» Çalışma Konuları:
1 – Köy hatıraları yazısına göre aşağıdaki soruları yanıtlayınız:
(a) Traktör sürmemiş olanın foruma giremeyeceği, kaçıncı kural olarak belirtilmiştir?
(b) Karikatürdeki doktor, işadamına ne yapmasını söyler?
(c) Yazara göre hedef büyüdükçe mutluluğa ne olur?
2 – Köy hatıraları yazısında yıldızla işaretlenmiş maddelerde sayılan deneyimlerin tamamını, "vs..." maddesi dışında, sıralayınız.
3 – Köy hatıraları yazısını, metnin bittiği yerden sürdürünüz.

» Belge Metni:
────────────────

ÇOK normal.. TOPRAKtan geldik ona dönecez.. şu en son nesil hariç;

*aramızda civciv büyütmemiş olan
*ata-eşeğe binmemiş olan, traktörü hiç saymıyom zaten.. traktör sürmemiş olan GİREMEZ bu foruma kural 1:)
*derede cıscıplak yüzmemiş, balık tutmamış olan
*ağaça çıkmamış, konu komşunun ağacına sulanıp gündüzden keşif yapıp hava kararaınca dalmamış olan
*köyünde kısa süreliğinede olsa çobanlık yapmamış olan, hayvan gütmemiş olan
*kurbanda kasaplık yapmamış olan
*tavuklarının yumurtalarını bahçede sağda solda bulup gömü bulmuş gibi sevinmeyen
*arı sokmamış olan

* vs...

KAÇ kişi vardır.. son nesil hariç köyleri bırak TÜM şehirde yaşayanların bile KESİN butür hatıraları vardır..

BU virüsü kapan bidaha iflah olmaz.. yağmurdan sonra toprağın kokusunu 1 kere alan, tandırdan 1 kere ekmek yemek yiyen ölene kadar onu arar vesselam:)


Bunu yaparken SAKIN falanca tarım yapmış yok 3 günde köşeyi dönmüş.. yok şimdi dünya deviymiş.. vs bunlara kulak asıp inanmayın.. zaten hedef ne kadar büyürse mutluluk o kadar küçülür!

*****

Sazı elime aldım son bi karikatür anlatıp bitiriyom;

yabancı bi karikatürdü galiba.. Adam küçük işadamı.. büyüdükçe büyüyo.. en son iş çığrından çıkınca.. doktora gidiyo..

Doktorda bikaç dönüm yer al lahaha ek oyalan diyo, yoksa adam balatayı sıyırcak..

Adam aynen yer alıp lahana üzerine okudukça okuyo.. lahananın kralını üretmeye başlıyo, en büyük en lezzetli (bazı yerleri kendim ekleyip, yorumluyom tabi)

Sonra talep artınca, yanından yöresinden yerler alıp işi büyütüyo.. işçiler, traktörler.. arayan soran.. satış bölümü-pazarlama reklam bölümü derken..

────────────────

» Saklanan Kayıtlar:
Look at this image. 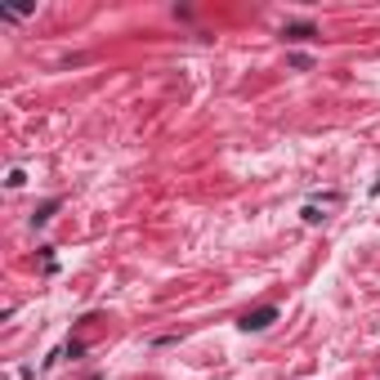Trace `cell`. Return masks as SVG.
Returning a JSON list of instances; mask_svg holds the SVG:
<instances>
[{
	"mask_svg": "<svg viewBox=\"0 0 380 380\" xmlns=\"http://www.w3.org/2000/svg\"><path fill=\"white\" fill-rule=\"evenodd\" d=\"M287 36H296V41H300V36H313V27H304V22H291Z\"/></svg>",
	"mask_w": 380,
	"mask_h": 380,
	"instance_id": "7a4b0ae2",
	"label": "cell"
},
{
	"mask_svg": "<svg viewBox=\"0 0 380 380\" xmlns=\"http://www.w3.org/2000/svg\"><path fill=\"white\" fill-rule=\"evenodd\" d=\"M273 317H277V309H273V304H264V309H255V313L242 317V327H247V331H264Z\"/></svg>",
	"mask_w": 380,
	"mask_h": 380,
	"instance_id": "6da1fadb",
	"label": "cell"
}]
</instances>
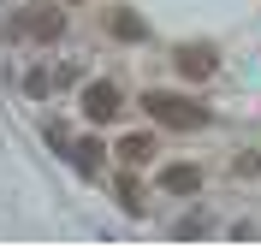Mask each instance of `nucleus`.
Returning a JSON list of instances; mask_svg holds the SVG:
<instances>
[{"label": "nucleus", "instance_id": "nucleus-1", "mask_svg": "<svg viewBox=\"0 0 261 249\" xmlns=\"http://www.w3.org/2000/svg\"><path fill=\"white\" fill-rule=\"evenodd\" d=\"M137 107H143L154 125H166V131H202V125H208V107L196 95H172V89H148Z\"/></svg>", "mask_w": 261, "mask_h": 249}, {"label": "nucleus", "instance_id": "nucleus-2", "mask_svg": "<svg viewBox=\"0 0 261 249\" xmlns=\"http://www.w3.org/2000/svg\"><path fill=\"white\" fill-rule=\"evenodd\" d=\"M12 36H24V42H60V36H65L60 0H30V6L12 18Z\"/></svg>", "mask_w": 261, "mask_h": 249}, {"label": "nucleus", "instance_id": "nucleus-3", "mask_svg": "<svg viewBox=\"0 0 261 249\" xmlns=\"http://www.w3.org/2000/svg\"><path fill=\"white\" fill-rule=\"evenodd\" d=\"M77 107H83V119H89V125H113V119L125 113V89H119L113 77H95V83H83Z\"/></svg>", "mask_w": 261, "mask_h": 249}, {"label": "nucleus", "instance_id": "nucleus-4", "mask_svg": "<svg viewBox=\"0 0 261 249\" xmlns=\"http://www.w3.org/2000/svg\"><path fill=\"white\" fill-rule=\"evenodd\" d=\"M172 60H178V71H184L190 83H208L214 71H220V48H214V42H184Z\"/></svg>", "mask_w": 261, "mask_h": 249}, {"label": "nucleus", "instance_id": "nucleus-5", "mask_svg": "<svg viewBox=\"0 0 261 249\" xmlns=\"http://www.w3.org/2000/svg\"><path fill=\"white\" fill-rule=\"evenodd\" d=\"M202 178H208V172H202V166L196 160H178V166H161V190L166 196H196V190H202Z\"/></svg>", "mask_w": 261, "mask_h": 249}, {"label": "nucleus", "instance_id": "nucleus-6", "mask_svg": "<svg viewBox=\"0 0 261 249\" xmlns=\"http://www.w3.org/2000/svg\"><path fill=\"white\" fill-rule=\"evenodd\" d=\"M101 154H107V149H101L95 136H77V143H65V160L77 166V178H95V172H101Z\"/></svg>", "mask_w": 261, "mask_h": 249}, {"label": "nucleus", "instance_id": "nucleus-7", "mask_svg": "<svg viewBox=\"0 0 261 249\" xmlns=\"http://www.w3.org/2000/svg\"><path fill=\"white\" fill-rule=\"evenodd\" d=\"M154 149H161V143H154L148 131H130V136H119V149H113V154L130 166V172H137V166H148V160H154Z\"/></svg>", "mask_w": 261, "mask_h": 249}, {"label": "nucleus", "instance_id": "nucleus-8", "mask_svg": "<svg viewBox=\"0 0 261 249\" xmlns=\"http://www.w3.org/2000/svg\"><path fill=\"white\" fill-rule=\"evenodd\" d=\"M107 30H113L119 42H143V36H148V24H143L137 12H130V6H119V12L107 18Z\"/></svg>", "mask_w": 261, "mask_h": 249}, {"label": "nucleus", "instance_id": "nucleus-9", "mask_svg": "<svg viewBox=\"0 0 261 249\" xmlns=\"http://www.w3.org/2000/svg\"><path fill=\"white\" fill-rule=\"evenodd\" d=\"M119 202H125V214H143V190H137V178H119Z\"/></svg>", "mask_w": 261, "mask_h": 249}, {"label": "nucleus", "instance_id": "nucleus-10", "mask_svg": "<svg viewBox=\"0 0 261 249\" xmlns=\"http://www.w3.org/2000/svg\"><path fill=\"white\" fill-rule=\"evenodd\" d=\"M24 89H30L36 101H42V95H48V89H54V77H48V71H42V66H36V71H24Z\"/></svg>", "mask_w": 261, "mask_h": 249}, {"label": "nucleus", "instance_id": "nucleus-11", "mask_svg": "<svg viewBox=\"0 0 261 249\" xmlns=\"http://www.w3.org/2000/svg\"><path fill=\"white\" fill-rule=\"evenodd\" d=\"M172 232H178V237H202V232H208V214H184Z\"/></svg>", "mask_w": 261, "mask_h": 249}, {"label": "nucleus", "instance_id": "nucleus-12", "mask_svg": "<svg viewBox=\"0 0 261 249\" xmlns=\"http://www.w3.org/2000/svg\"><path fill=\"white\" fill-rule=\"evenodd\" d=\"M238 178H261V149H244V154H238Z\"/></svg>", "mask_w": 261, "mask_h": 249}, {"label": "nucleus", "instance_id": "nucleus-13", "mask_svg": "<svg viewBox=\"0 0 261 249\" xmlns=\"http://www.w3.org/2000/svg\"><path fill=\"white\" fill-rule=\"evenodd\" d=\"M42 136H48V143H54V149H60V154H65V143H71V131H65L60 119H54V125H48V131H42Z\"/></svg>", "mask_w": 261, "mask_h": 249}, {"label": "nucleus", "instance_id": "nucleus-14", "mask_svg": "<svg viewBox=\"0 0 261 249\" xmlns=\"http://www.w3.org/2000/svg\"><path fill=\"white\" fill-rule=\"evenodd\" d=\"M60 6H83V0H60Z\"/></svg>", "mask_w": 261, "mask_h": 249}]
</instances>
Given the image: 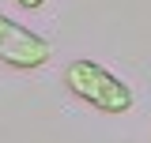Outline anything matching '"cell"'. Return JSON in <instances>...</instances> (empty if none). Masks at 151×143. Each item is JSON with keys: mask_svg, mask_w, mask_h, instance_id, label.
I'll use <instances>...</instances> for the list:
<instances>
[{"mask_svg": "<svg viewBox=\"0 0 151 143\" xmlns=\"http://www.w3.org/2000/svg\"><path fill=\"white\" fill-rule=\"evenodd\" d=\"M64 87L79 102H87L91 109H102V113H129L132 102H136L129 83L117 79L110 68L94 64V60H72L64 68Z\"/></svg>", "mask_w": 151, "mask_h": 143, "instance_id": "6da1fadb", "label": "cell"}, {"mask_svg": "<svg viewBox=\"0 0 151 143\" xmlns=\"http://www.w3.org/2000/svg\"><path fill=\"white\" fill-rule=\"evenodd\" d=\"M49 56H53V49L42 34L27 30L23 23H15L8 15H0V64H8L15 72H34L42 64H49Z\"/></svg>", "mask_w": 151, "mask_h": 143, "instance_id": "7a4b0ae2", "label": "cell"}, {"mask_svg": "<svg viewBox=\"0 0 151 143\" xmlns=\"http://www.w3.org/2000/svg\"><path fill=\"white\" fill-rule=\"evenodd\" d=\"M19 8H27V11H34V8H42V4H45V0H15Z\"/></svg>", "mask_w": 151, "mask_h": 143, "instance_id": "3957f363", "label": "cell"}]
</instances>
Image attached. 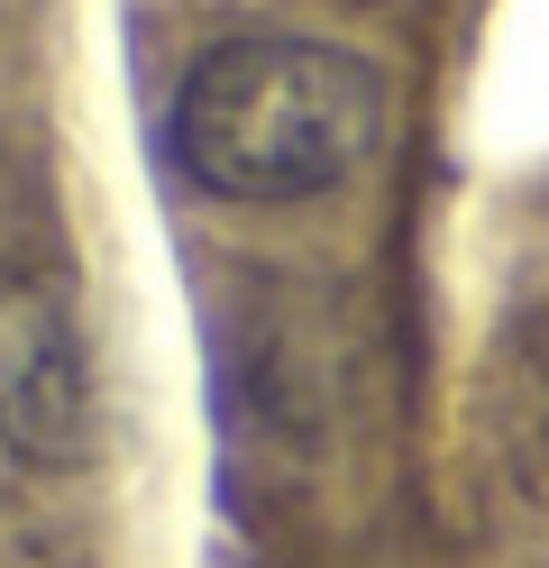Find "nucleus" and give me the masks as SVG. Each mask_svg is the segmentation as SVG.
<instances>
[{
  "label": "nucleus",
  "mask_w": 549,
  "mask_h": 568,
  "mask_svg": "<svg viewBox=\"0 0 549 568\" xmlns=\"http://www.w3.org/2000/svg\"><path fill=\"white\" fill-rule=\"evenodd\" d=\"M385 74L339 38L303 28H238L193 55L174 92V165L211 202L284 211L321 202L376 156Z\"/></svg>",
  "instance_id": "1"
},
{
  "label": "nucleus",
  "mask_w": 549,
  "mask_h": 568,
  "mask_svg": "<svg viewBox=\"0 0 549 568\" xmlns=\"http://www.w3.org/2000/svg\"><path fill=\"white\" fill-rule=\"evenodd\" d=\"M92 358L73 312L28 275H0V449L19 468H83L92 458Z\"/></svg>",
  "instance_id": "2"
}]
</instances>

────────────────

» Görevlerin Yanıtları:
1 –
(a) Kural 1 olarak belirtilmiştir.
(b) Birkaç dönüm yer alıp lahana ekmesini ve oyalanmasını söyler.
(c) Mutluluk o kadar küçülür.

2 –
1. Civciv büyütmek
2. Ata, eşeğe binmek ve traktör sürmek
3. Derede çırılçıplak yüzmek ve balık tutmak
4. Ağaca çıkmak, komşunun ağacına gündüzden keşif yapıp hava kararınca dalmak
5. Köyde kısa süreliğine de olsa çobanlık yapmak, hayvan gütmek
6. Kurbanda kasaplık yapmak
7. Tavukların yumurtalarını bahçede sağda solda bulup gömü bulmuş gibi sevinmek
8. Arı tarafından sokulmak

3 –
AYNEN adamın şaftı dağıtmaya yakınki iş adamlığı günlerinin KOPYASI oluyo.. orda sanayi burda güya tarım tek fark bu:)


Sizi mutlu etmeyecek, sanayi tarzı-vahşi kapitalist bi TARIMda aslında tarım değildir.. bugün KIRSAL onca sıkıntıya, soruna, yokluğa rağmen hala mutluysa, ve burda biçoğumuzun sıkıntısı olmasına rağmen bu muhabbetler dönebiliyosa.. bu vahşi kapitalizmin henüz köyümüze uğramaması bahtiyarlığıdır, çok şükür:)


bu yaşıma kadar şunu öğrendim.. Gerçek tarım, toprakla uğraşmak insanı belki zengin etmez ama MUTLU edeceği kesin..

M. Fukuoka var efsane tarım felsefecisi.. şuna benzer bi cümlesi var.. 'insanoğlu aya niye giderki, ne arıyo.. bok mu var (içinden geçen ama yazamadığını ben ekledim).. gündüzleri oturup toprakla, ağaçla uğraşmak.. geceleri şiir yazmak duruken'..
 
Ynt: Ciftciliğe adim

UÖZKAN.77 Umut usta senin anlattığının, bir de Amerikan Rüyasını we Kapitalizmini tiye alan bir wersiyonu daha war, biliyorsundur muhakkak arkadaşlar için paylaşayım dedim:

Meksikalı Balıkçı ve Amerikalı İş Adamı

Bir Meksika sahil kasabasına yolu düşen Amerikalı iş adamı, kıyıya yanaşan kayıktaki balıkçıyla konuşur.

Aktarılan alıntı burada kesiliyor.